The Latest on Leadership

  • Wisconsin is an example of a state in which government in deadlock has become the new normal. It is also an emblem of a country in which government in deadlock has become the new normal.  Why? Because everyone thinks they should to lead; no one thinks they should follow. Ergo…  conciliation and compromise are out the window.
  • Worldwide, including in the U.S., the number of women in positions of leadership remains remarkably low. Mothering remains the paramount reason. But, solutions to the problem continue elusive. A surprising recent finding on paid leave confirms the complexity. Instead of paid leave for mothers boosting their earnings, the largest American study of its kind just found the opposite. A decade after new mothers took paid leave they worked and earned less than new mothers who did not.
  • A solution to the paucity of women in leadership roles could be job-sharing. Until now, job-sharing has always been associated with sharing jobs at lower levels – not at higher ones. Leadership and job-sharing were considered mutually exclusive and, generally, they still are. However, there is evidence that job-sharing is climbing the corporate ladder. In a tight labor market where talent and diversity are highly valued, employers are increasingly willing to consider job sharing among those in the managerial ranks.     
  • In the last three weeks, Chile has been transformed from a bastion of apparently successful capitalism – note the modifier, “apparently” – into a dystopian nightmare. Protests have been as massive as destructive and, despite repeated government concessions and capitulations, they have continued. In the last day followers got leaders to call a referendum on a new constitution. But, in the absence of any individual or institution that commands widespread respect, it is not clear that leaders giving followers what they say they want will still the roiling waters.      

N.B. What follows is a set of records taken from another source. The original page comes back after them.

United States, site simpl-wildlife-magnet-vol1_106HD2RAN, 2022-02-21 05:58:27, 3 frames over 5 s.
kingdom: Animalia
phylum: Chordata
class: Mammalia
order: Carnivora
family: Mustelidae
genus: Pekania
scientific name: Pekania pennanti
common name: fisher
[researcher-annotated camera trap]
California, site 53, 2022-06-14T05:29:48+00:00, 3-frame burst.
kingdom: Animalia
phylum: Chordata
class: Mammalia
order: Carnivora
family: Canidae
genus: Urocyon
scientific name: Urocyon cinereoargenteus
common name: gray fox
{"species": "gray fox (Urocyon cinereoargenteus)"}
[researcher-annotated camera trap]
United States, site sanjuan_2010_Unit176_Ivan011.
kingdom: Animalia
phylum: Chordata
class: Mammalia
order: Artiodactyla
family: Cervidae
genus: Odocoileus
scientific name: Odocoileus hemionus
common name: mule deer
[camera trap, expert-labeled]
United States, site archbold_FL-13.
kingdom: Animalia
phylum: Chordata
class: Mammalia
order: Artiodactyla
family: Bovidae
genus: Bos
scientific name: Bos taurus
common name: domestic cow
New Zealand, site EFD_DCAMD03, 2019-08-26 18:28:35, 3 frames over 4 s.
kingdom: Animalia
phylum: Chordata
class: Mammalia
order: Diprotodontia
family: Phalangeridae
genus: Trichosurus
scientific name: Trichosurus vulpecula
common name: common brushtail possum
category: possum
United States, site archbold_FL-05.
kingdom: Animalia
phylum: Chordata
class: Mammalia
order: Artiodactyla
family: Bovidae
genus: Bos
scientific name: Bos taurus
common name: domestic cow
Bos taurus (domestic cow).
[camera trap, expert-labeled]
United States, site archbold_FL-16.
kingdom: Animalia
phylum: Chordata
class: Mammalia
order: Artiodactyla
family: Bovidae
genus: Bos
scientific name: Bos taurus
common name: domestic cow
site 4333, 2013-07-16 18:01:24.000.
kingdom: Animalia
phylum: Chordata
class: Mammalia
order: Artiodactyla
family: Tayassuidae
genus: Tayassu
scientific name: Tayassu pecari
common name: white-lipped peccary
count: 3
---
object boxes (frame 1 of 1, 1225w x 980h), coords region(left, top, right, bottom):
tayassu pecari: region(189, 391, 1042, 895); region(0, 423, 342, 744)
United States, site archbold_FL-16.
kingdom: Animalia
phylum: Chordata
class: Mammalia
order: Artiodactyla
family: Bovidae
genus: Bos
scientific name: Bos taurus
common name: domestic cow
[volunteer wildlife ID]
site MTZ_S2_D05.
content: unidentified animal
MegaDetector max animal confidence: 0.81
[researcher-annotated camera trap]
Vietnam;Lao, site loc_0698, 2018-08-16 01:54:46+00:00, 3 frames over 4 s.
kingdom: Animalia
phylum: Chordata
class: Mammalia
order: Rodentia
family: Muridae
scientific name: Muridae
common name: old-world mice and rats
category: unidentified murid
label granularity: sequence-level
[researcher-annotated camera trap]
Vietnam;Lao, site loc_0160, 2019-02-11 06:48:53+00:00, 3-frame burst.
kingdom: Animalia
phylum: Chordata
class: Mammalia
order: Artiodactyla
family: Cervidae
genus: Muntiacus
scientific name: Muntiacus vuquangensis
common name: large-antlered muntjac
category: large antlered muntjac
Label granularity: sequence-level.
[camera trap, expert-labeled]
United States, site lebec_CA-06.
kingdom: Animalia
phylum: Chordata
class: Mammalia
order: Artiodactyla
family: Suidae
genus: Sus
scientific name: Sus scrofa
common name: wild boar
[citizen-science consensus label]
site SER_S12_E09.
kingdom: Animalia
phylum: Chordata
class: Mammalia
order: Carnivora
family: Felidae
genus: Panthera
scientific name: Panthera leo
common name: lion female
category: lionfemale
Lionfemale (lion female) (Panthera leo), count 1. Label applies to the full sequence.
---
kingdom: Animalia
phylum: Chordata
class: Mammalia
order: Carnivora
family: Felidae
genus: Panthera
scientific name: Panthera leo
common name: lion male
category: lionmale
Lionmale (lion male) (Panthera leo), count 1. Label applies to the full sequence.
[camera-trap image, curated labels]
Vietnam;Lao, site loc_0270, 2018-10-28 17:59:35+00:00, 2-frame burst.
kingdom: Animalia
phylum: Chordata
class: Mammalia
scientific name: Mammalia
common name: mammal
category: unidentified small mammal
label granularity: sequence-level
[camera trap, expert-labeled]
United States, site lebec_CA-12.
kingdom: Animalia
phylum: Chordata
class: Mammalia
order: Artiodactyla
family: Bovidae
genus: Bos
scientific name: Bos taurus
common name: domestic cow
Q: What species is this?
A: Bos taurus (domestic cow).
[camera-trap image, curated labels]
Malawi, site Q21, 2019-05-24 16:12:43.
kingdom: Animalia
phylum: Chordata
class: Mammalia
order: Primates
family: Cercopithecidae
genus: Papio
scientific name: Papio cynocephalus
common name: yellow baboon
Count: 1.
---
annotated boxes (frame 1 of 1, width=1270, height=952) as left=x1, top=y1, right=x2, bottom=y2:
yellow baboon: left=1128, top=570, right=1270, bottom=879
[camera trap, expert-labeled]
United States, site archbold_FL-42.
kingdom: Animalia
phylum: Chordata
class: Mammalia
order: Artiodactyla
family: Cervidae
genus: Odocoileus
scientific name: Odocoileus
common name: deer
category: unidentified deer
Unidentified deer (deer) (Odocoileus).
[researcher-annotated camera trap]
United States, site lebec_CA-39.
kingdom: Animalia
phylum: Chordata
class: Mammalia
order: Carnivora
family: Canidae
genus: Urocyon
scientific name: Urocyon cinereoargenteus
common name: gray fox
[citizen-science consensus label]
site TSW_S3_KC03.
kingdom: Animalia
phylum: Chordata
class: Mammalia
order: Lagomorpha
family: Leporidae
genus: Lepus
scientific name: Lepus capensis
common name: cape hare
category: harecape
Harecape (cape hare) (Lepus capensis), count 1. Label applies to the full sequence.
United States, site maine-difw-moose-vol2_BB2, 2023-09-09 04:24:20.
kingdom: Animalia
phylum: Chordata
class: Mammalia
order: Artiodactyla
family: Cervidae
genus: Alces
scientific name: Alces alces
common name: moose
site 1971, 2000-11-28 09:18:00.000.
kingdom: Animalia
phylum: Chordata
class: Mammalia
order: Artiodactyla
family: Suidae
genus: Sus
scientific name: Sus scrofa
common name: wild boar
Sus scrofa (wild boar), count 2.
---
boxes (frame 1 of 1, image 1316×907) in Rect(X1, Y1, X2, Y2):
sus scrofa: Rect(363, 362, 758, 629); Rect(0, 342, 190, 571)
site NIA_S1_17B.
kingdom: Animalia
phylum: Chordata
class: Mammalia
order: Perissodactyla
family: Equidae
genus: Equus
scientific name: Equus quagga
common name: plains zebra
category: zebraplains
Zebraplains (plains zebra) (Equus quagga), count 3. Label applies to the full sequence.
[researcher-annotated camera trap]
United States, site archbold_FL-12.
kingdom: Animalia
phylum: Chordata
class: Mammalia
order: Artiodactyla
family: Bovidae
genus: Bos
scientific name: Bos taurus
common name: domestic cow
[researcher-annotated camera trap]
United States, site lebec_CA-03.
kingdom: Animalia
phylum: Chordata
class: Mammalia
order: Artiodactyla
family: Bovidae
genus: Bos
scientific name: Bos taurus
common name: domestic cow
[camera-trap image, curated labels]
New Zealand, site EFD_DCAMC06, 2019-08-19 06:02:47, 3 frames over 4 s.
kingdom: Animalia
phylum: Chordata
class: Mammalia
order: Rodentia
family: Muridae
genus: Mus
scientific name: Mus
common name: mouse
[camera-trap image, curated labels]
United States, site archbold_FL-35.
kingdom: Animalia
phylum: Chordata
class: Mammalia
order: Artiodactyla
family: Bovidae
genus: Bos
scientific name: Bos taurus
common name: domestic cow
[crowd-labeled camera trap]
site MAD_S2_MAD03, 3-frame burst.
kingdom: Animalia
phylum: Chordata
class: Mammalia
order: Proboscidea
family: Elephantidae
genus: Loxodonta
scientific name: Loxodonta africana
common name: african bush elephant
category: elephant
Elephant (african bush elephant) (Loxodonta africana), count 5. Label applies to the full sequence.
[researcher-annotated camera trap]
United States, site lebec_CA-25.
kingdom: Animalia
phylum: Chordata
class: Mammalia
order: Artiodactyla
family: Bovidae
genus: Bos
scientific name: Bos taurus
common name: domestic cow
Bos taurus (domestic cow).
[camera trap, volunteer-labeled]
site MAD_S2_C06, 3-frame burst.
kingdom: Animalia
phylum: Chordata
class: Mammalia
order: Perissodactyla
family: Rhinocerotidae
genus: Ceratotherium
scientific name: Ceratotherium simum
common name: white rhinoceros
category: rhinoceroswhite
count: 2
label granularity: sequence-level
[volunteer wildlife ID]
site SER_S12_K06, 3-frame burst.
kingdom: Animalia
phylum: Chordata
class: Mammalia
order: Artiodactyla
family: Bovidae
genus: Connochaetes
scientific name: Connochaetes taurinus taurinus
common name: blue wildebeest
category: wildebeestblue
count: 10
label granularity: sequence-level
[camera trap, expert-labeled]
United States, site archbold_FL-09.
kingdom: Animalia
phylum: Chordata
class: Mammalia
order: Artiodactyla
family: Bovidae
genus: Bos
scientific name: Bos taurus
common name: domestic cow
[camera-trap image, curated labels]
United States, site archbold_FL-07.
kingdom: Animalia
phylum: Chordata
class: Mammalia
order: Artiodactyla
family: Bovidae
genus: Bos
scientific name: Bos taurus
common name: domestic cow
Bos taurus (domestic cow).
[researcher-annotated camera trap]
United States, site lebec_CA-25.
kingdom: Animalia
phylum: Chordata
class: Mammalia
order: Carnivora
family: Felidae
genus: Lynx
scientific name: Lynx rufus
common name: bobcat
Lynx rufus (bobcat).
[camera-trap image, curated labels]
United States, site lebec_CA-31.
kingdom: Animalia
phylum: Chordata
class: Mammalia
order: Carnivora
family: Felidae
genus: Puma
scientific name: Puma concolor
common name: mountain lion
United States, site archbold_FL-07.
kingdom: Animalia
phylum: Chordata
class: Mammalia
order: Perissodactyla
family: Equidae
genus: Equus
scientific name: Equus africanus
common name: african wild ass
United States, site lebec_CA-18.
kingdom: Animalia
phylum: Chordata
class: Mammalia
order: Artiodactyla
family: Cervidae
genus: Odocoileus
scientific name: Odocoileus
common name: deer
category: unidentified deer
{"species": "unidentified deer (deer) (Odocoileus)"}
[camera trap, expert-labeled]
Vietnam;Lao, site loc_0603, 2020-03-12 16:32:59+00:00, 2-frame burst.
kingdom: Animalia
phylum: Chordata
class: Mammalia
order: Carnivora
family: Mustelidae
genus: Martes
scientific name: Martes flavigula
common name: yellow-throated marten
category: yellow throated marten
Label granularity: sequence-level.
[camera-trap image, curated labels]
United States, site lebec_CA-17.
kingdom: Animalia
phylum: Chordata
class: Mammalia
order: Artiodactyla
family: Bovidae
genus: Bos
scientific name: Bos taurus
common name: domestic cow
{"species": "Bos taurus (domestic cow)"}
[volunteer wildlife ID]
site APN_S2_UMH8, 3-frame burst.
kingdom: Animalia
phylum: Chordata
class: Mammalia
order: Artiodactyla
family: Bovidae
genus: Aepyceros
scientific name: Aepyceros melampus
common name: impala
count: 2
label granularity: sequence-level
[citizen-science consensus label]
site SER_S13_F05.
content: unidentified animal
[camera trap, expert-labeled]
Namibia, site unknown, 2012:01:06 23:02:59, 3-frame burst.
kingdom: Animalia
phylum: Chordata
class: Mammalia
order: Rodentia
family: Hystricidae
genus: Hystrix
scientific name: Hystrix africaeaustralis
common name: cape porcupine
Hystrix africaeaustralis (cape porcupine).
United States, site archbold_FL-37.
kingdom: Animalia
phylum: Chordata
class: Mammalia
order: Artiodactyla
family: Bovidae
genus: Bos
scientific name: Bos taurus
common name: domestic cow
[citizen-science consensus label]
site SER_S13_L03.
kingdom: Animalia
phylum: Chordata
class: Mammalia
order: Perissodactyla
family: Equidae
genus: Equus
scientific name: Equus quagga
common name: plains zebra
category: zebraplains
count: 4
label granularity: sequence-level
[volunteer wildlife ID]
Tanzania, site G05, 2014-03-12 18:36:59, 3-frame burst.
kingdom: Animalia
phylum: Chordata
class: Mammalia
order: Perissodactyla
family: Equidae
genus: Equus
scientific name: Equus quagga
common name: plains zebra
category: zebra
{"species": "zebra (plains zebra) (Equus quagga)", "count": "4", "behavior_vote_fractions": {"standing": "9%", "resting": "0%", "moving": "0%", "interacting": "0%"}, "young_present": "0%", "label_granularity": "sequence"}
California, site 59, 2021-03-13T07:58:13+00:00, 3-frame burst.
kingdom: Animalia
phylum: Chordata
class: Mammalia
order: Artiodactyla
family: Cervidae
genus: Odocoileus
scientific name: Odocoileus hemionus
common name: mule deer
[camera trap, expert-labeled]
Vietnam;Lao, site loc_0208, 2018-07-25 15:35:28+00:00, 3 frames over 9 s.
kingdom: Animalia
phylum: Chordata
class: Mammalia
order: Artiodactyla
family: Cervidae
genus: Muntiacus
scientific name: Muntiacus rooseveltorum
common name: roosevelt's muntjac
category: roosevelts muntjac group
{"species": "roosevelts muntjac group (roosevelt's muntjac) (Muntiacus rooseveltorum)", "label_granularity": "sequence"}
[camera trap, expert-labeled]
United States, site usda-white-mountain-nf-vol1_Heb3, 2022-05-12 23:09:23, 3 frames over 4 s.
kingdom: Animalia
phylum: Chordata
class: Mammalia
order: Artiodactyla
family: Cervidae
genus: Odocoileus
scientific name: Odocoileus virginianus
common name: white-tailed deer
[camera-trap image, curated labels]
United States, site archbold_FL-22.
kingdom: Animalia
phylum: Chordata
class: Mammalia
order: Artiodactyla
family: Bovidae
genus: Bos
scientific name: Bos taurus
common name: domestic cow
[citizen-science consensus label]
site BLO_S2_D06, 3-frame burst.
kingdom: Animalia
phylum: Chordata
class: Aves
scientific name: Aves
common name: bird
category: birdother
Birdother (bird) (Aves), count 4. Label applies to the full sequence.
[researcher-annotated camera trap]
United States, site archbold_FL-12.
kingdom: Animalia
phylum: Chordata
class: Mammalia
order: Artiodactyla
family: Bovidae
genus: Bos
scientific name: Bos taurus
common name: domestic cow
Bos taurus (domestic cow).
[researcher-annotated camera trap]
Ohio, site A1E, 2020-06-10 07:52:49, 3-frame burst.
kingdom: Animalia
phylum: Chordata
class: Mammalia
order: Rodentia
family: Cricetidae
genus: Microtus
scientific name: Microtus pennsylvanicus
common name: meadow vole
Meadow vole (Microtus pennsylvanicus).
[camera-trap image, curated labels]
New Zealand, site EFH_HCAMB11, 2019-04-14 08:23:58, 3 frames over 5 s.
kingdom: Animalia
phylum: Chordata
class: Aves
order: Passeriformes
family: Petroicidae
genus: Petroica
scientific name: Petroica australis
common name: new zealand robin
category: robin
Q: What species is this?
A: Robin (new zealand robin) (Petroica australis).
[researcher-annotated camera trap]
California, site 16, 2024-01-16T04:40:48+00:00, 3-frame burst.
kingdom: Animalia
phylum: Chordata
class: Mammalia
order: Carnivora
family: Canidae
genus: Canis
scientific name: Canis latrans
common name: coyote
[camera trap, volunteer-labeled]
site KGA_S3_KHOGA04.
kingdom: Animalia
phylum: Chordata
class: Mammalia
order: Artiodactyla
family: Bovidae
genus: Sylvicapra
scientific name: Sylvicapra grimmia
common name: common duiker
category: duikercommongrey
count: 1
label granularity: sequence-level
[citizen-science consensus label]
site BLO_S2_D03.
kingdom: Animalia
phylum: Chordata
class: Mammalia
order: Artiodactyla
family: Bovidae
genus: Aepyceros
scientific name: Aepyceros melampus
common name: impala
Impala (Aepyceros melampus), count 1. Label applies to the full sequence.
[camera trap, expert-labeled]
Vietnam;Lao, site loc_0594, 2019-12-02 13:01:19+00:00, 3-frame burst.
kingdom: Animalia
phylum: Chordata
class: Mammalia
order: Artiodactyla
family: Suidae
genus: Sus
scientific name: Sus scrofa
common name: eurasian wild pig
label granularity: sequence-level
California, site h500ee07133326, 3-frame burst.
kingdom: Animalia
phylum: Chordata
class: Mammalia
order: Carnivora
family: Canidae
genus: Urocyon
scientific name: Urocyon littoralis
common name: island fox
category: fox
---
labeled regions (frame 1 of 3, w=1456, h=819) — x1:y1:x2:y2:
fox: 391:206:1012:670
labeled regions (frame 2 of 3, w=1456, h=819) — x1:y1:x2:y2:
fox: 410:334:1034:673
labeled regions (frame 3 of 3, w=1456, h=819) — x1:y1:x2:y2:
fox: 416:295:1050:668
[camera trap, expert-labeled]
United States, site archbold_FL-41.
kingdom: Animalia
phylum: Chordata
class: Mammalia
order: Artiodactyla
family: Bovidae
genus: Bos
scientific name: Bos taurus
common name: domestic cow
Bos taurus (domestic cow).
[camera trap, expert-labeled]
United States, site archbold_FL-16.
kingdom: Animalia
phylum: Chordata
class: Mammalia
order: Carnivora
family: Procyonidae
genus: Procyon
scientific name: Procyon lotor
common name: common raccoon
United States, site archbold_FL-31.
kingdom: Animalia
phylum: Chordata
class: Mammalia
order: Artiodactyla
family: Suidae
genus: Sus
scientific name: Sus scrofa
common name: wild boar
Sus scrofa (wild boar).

  • The State Department Foreign Service Officers who testified publicly before Congress this week have seemed, alas, like nothing so much as a throwback. A throwback to a time when civility was common currency and professionalism prevailed.  As the author of a book titled, Professionalizing Leadership, let me linger on professionalism as a notion – indeed as an ideal. Frank Bruni, writing this week for the New York Times, described William Taylor, America’s top diplomat in Ukraine, as a consummate professional. Taylor has a half-century career that is “entirely about the public good.” And he is a “creature of duty and discipline and earnestly accrued knowledge.” Bruni goes on to extol the virtues of being a “true professional” – and then he adds that Donald Trump has never had the “epiphany that the presidency is, in fact, a profession.” Here’s where Bruni misses the mark. He is right to write that Trump has no conception of the presidency as a profession. But the fault, dear Frank, is not his, but ours. It is we the American people who voted for a chief executive who was the diametric opposite of a professional. Candidate Trump was as president Trump – a rank amateur clearly and completely devoid of the virtues we associate with professional experience and expertise.